• [Consigne]:
D'après le texte sur les enjeux de l'industrie 4.0, à quelle condition la puissance de l'industrie 4.0 pourra-t-elle être déployée ?

Quatre enjeux de l'industrie 4.0

La quatrième révolution industrielle apporte également son lot d'enjeux. La standardisation, la sécurité, l'environnement et la place que l'homme y occupera sont des sujets de réflexion importants.

Quatre enjeux de l'industrie 4.0

Chaque révolution industrielle a apporté son lot de problèmes et de défis. La marginalisation des campagnes, l’augmentation de l’insécurité et les problèmes sanitaires liés à un afflux massif de travailleurs dans des zones urbaines inadaptées, l’exploitation et la déshumanisation des ouvriers, les nombreux accidents sur des lignes de production, l’impact écologique du recours massif au charbon puis au pétrole, les tensions sociales… Les révolutions industrielles bouleversent les sociétés sur les plans économique, social et politique, et font naître de nombreux enjeux auxquels répondent les dirigeants d’entreprises et d’États selon les priorités de l’époque. L’industrie 4.0 ne fera pas figure d’exception.

Dans un contexte où le terme de “développement durable” est sur toutes les lèvres, où le monde est globalisé et interconnecté, quels sont les enjeux de la quatrième révolution industrielle ?

Pour comprendre l’industrie 4.0 et ses concepts, n’hésitez pas à lire notre article Bienvenue dans l’industrie du futur !

La standardisation au service de l’industrie 4.0

La puissance de l’industrie 4.0 ne pourra être déployée que si les systèmes sont interopérables, c’est-à-dire s’ils peuvent fonctionner les uns avec les autres, sans restriction d’accès ou de mise en œuvre. Or cela  n’a rien d’évident dans la mesure où telle ou telle machine sera construite par tel ou tel constructeur, avec telle ou telle spécificité unique. Il s’agit donc de créer des normes universelles afin d’assurer l’interopérabilité de ces machines et de ces systèmes pour fluidifier la chaîne de production.

En particulier, les systèmes doivent pouvoir communiquer entre eux. Communiquer consiste à transmettre des informations, mais tant que les systèmes n’attribuent pas de sens à ce qu’ils envoient ou reçoivent, alors ils ne font que s’échanger des données sans pouvoir en faire quoique ce soit. Pour que ces données deviennent des informations, il faut donc créer des protocoles de communication, c’est-à-dire spécifier des règles pour un type de communication, et les standardiser. L’un des principaux enjeux est donc de déterminer quels seront les standards informatiques des usines du futurs, et d’imposer ces standards au niveau international.

• [Données affichées]:
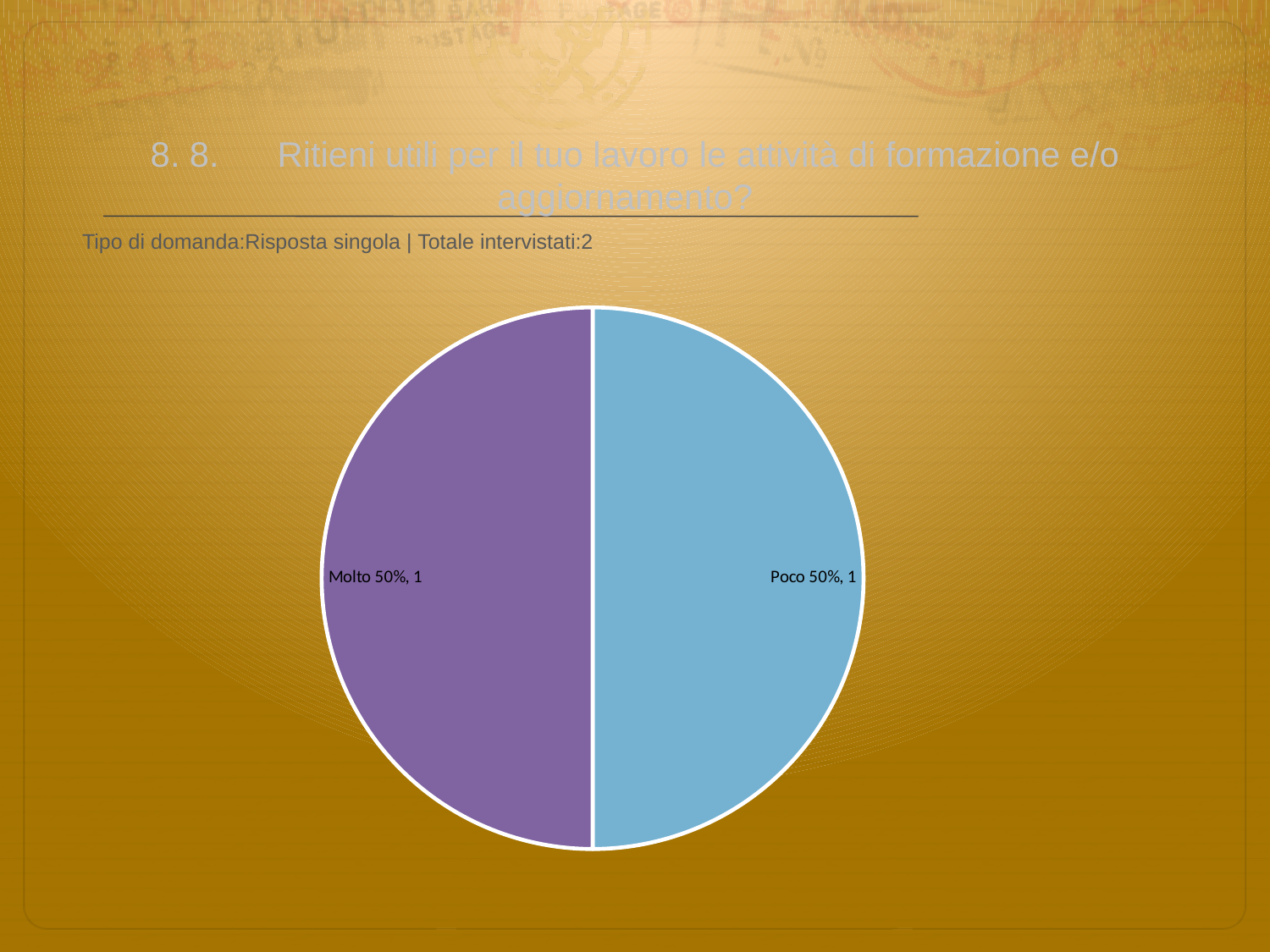
What percentage share does the Molto slice have? 50% Is the share for Poco greater or less than 25%? greater What is the count value shown for the Molto slice? 1 How many slices does the pie chart have? 2 What colour is the Poco slice? light blue What kind of chart is shown on the slide? pie chart What colour is the Molto slice? purple What is the total of the values for Molto and Poco? 2 What is the difference between the values for Molto and Poco? 0 What percentage share does the Poco slice have? 50% What is the count value shown for the Poco slice? 1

• [Résultat]:
Seulement si les systèmes sont interopérables, c'est-à-dire s'ils peuvent fonctionner les uns avec les autres, sans restriction d'accès ou de mise en œuvre.